Because I regularly read them, I know they often endorse electric vehicles (they straight away say they are the future) and opting for having various sources of energy for the electric grid, including wind, tidal wave and solar (with battery storage). They actually say that coal plants aren't that great and nuclear power plants are much better. Fossil fuel power plants have been getting cleaner in their output over decades. And btw, CO2 helps plants grow.

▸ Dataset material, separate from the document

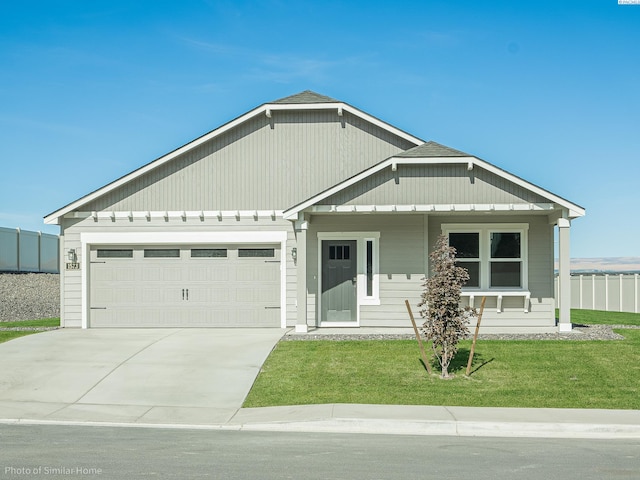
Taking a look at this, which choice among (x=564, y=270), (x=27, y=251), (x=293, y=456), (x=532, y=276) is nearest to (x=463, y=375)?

In no way they want us to remain in status quo. They literally write that climate change is real, that large changes are certainly needed, that cleaner air and water is important, that completely defeating aging and all diseases is a major goal for humans. They state that accelerating change is a good path forward. And Jordan Peterson is also not opposed to electric vehicles or to wind and solar. They just don't like the whole degrowth or eco-communism rhetoric.
Global economy doubles in product every 15-20 years. Computer performance at a constant price doubles nowadays every 4 years on average. Livestock-as-food will globally stop being a thing by ~2050 (precision fermentation and more). Human stupidity, pride and depravity are the biggest problems of our world.